## Begin
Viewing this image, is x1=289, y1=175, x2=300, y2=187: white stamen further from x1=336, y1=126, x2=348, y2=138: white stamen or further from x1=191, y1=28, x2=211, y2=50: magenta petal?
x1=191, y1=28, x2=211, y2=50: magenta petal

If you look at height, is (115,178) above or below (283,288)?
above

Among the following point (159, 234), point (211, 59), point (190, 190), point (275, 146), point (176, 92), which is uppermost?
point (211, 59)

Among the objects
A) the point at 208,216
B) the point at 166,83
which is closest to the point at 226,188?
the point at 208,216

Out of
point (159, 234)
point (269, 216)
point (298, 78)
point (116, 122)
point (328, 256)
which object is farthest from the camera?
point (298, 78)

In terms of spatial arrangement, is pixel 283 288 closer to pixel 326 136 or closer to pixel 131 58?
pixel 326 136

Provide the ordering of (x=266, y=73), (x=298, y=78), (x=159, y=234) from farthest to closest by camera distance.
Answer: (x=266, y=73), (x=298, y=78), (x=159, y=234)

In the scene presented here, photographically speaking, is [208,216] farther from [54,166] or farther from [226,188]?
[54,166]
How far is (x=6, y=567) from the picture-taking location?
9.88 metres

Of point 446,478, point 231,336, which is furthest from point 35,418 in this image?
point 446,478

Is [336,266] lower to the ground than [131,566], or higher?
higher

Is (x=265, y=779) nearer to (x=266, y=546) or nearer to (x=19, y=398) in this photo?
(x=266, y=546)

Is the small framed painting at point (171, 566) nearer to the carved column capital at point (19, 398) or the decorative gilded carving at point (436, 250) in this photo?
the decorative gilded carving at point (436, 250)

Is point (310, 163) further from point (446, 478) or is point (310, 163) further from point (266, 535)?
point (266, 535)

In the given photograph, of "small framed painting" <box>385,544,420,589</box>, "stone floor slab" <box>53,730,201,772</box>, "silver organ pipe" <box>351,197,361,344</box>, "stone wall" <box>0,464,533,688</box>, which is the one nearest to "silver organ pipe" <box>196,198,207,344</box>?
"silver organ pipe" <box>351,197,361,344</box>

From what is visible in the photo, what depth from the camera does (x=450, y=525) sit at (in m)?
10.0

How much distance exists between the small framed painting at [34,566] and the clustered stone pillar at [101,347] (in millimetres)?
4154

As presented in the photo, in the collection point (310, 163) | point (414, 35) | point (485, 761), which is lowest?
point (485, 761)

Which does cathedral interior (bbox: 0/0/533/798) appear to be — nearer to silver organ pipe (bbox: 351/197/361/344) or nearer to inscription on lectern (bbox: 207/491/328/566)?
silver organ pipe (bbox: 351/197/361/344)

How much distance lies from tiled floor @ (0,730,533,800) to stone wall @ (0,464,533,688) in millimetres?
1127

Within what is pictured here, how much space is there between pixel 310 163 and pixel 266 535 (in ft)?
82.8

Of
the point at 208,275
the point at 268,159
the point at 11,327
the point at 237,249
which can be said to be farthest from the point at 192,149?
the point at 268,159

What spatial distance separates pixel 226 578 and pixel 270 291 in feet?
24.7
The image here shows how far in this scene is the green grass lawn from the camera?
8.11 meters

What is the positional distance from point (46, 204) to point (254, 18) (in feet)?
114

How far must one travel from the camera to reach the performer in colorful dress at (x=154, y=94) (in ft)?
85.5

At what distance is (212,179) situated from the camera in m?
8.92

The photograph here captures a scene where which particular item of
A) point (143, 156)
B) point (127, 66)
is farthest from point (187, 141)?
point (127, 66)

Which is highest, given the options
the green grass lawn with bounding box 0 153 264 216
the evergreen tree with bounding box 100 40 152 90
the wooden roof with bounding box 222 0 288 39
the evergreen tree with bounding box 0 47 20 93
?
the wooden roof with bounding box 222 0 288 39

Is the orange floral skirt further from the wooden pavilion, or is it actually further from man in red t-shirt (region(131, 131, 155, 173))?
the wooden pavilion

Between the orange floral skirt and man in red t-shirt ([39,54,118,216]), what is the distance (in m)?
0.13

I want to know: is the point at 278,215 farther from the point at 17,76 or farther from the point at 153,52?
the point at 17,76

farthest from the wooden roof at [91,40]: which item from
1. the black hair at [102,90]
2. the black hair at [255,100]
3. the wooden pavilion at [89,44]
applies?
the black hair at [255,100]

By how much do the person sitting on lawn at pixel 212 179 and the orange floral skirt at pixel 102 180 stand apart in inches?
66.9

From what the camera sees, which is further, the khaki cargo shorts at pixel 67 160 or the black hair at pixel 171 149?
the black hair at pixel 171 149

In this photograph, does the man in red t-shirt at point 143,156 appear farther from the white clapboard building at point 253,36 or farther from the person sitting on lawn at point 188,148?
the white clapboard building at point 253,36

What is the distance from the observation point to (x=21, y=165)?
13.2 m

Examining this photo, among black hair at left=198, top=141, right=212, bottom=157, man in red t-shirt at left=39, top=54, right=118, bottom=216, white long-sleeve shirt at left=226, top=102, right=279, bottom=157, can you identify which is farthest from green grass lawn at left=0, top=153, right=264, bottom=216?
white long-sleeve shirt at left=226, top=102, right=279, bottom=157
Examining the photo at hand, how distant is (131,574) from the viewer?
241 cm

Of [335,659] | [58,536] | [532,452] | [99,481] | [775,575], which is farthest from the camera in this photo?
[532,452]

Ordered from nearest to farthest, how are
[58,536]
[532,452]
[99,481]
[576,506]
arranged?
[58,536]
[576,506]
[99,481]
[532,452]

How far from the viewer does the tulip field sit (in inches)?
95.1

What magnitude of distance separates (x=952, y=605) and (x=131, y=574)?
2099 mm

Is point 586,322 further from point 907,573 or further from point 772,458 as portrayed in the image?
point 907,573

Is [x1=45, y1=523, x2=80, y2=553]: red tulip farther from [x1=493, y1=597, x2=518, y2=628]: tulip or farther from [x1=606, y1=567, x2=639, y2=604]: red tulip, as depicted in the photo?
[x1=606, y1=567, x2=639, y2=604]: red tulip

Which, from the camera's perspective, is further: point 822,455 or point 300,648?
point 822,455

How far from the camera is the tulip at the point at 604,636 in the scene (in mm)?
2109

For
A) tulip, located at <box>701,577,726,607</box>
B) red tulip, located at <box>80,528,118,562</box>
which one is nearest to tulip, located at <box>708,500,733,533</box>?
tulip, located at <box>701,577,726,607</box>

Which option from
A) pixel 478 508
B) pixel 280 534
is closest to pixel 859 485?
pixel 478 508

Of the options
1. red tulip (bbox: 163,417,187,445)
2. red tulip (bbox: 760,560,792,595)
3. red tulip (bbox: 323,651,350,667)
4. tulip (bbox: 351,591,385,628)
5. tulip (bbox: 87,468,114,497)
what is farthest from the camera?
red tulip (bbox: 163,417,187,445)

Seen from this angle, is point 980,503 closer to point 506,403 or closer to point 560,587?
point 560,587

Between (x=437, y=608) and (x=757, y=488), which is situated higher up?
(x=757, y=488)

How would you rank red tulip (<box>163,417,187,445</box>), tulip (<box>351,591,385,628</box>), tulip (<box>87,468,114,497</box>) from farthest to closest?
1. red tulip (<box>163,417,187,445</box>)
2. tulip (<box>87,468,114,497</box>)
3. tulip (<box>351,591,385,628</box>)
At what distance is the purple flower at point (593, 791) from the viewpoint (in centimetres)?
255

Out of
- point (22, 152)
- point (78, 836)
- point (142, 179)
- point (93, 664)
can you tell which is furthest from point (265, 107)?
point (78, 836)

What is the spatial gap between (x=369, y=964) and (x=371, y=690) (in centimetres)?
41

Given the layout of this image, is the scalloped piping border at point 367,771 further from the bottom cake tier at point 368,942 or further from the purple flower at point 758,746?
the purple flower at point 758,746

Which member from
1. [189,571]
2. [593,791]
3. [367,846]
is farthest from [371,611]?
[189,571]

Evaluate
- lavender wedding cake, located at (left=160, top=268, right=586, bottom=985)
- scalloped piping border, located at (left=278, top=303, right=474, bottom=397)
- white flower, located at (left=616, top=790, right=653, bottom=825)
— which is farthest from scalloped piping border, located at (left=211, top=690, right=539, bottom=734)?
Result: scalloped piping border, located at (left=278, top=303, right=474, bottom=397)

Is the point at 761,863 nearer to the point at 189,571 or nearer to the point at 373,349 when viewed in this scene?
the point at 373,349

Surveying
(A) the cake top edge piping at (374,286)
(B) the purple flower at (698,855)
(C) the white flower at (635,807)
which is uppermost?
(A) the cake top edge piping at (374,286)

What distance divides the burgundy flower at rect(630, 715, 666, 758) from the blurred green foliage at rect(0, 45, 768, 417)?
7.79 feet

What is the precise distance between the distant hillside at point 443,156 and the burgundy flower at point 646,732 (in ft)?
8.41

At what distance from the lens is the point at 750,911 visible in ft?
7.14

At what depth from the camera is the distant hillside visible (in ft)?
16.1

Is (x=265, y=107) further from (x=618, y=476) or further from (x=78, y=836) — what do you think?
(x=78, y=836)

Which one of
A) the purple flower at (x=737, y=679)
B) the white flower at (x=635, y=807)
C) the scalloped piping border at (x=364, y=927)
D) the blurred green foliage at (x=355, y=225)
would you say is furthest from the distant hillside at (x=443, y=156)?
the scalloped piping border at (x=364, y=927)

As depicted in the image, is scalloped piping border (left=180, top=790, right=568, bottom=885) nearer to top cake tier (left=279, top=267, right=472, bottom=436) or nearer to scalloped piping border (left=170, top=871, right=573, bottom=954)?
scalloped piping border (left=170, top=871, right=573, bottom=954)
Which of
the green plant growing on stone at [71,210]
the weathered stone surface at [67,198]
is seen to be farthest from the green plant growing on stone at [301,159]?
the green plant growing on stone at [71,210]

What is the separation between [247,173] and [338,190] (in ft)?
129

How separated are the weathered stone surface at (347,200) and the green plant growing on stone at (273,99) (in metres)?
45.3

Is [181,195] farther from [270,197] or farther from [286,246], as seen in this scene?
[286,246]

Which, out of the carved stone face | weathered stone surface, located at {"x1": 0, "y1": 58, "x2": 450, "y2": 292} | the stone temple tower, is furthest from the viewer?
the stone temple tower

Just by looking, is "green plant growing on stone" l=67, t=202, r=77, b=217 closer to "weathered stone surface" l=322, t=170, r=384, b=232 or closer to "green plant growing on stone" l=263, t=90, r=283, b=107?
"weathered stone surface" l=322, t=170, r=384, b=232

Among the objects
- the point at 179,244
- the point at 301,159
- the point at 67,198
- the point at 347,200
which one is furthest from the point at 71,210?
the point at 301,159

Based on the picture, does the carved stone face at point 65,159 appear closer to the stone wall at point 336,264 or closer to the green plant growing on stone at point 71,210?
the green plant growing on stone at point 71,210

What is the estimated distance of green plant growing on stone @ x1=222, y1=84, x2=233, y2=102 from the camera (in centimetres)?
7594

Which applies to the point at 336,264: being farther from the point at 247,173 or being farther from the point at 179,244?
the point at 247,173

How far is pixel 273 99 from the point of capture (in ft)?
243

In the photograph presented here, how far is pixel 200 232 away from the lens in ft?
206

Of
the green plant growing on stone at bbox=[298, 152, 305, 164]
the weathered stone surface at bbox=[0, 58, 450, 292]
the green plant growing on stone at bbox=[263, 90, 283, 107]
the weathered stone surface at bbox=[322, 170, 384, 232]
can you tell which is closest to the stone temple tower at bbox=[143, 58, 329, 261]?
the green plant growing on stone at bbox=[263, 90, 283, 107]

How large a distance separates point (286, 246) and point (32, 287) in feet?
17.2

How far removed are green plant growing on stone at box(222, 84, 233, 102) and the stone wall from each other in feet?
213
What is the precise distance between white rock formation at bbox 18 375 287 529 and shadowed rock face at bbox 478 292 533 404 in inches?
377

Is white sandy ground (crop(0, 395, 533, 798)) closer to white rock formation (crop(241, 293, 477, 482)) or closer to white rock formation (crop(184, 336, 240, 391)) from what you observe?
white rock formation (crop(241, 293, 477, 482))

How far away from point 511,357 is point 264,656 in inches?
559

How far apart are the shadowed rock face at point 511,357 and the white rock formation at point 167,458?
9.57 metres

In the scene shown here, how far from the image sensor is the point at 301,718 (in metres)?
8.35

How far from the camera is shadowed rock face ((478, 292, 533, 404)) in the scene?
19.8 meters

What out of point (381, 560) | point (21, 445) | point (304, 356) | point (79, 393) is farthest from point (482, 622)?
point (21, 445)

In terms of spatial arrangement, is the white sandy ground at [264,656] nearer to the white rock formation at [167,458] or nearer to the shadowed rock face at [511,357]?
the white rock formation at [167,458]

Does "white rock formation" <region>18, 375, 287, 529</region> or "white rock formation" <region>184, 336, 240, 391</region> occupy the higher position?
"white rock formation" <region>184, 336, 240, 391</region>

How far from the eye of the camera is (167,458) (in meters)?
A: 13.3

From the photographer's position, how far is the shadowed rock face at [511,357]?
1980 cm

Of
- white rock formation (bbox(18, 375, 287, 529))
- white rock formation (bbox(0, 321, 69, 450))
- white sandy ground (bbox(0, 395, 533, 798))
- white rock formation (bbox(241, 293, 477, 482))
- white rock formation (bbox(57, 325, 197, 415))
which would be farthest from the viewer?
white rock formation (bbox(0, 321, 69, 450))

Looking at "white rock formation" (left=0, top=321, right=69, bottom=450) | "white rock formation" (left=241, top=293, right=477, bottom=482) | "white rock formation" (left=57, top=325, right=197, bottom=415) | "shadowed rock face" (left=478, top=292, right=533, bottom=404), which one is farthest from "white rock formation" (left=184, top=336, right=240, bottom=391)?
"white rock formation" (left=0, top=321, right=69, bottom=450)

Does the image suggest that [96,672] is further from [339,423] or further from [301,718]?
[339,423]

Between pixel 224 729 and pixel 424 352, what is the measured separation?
## End
EXERCISE DIRECTIONS:
Repeat exactly, and only, the lines from the one containing "How far from the camera is shadowed" through the end of the material.

RESPONSE BELOW:
How far from the camera is shadowed rock face ((478, 292, 533, 404)) in the scene?
19.8 meters

What out of point (381, 560) | point (21, 445) | point (304, 356) | point (79, 393) is farthest from point (482, 622)?
point (21, 445)

In terms of spatial arrangement, is the white sandy ground at [264,656] nearer to the white rock formation at [167,458] or nearer to the shadowed rock face at [511,357]?
the white rock formation at [167,458]

Does "white rock formation" <region>18, 375, 287, 529</region> or "white rock formation" <region>184, 336, 240, 391</region> occupy the higher position?
"white rock formation" <region>184, 336, 240, 391</region>

How far from the eye of the camera is (167,458) (in meters)?
A: 13.3

From the photographer's position, how far is the shadowed rock face at [511,357]?
1980 cm

Of
- white rock formation (bbox(18, 375, 287, 529))
- white rock formation (bbox(0, 321, 69, 450))
- white sandy ground (bbox(0, 395, 533, 798))
- white rock formation (bbox(241, 293, 477, 482))
- white rock formation (bbox(57, 325, 197, 415))
which would be farthest from the viewer?
white rock formation (bbox(0, 321, 69, 450))

Looking at "white rock formation" (left=0, top=321, right=69, bottom=450) | "white rock formation" (left=241, top=293, right=477, bottom=482) | "white rock formation" (left=57, top=325, right=197, bottom=415) | "shadowed rock face" (left=478, top=292, right=533, bottom=404), which one is farthest from "white rock formation" (left=184, top=336, right=240, bottom=391)?
"white rock formation" (left=0, top=321, right=69, bottom=450)

Does the image suggest that [96,672] is further from [339,423] or further from [301,718]?
[339,423]

Between pixel 224 729 and pixel 424 352, what is the measured separation?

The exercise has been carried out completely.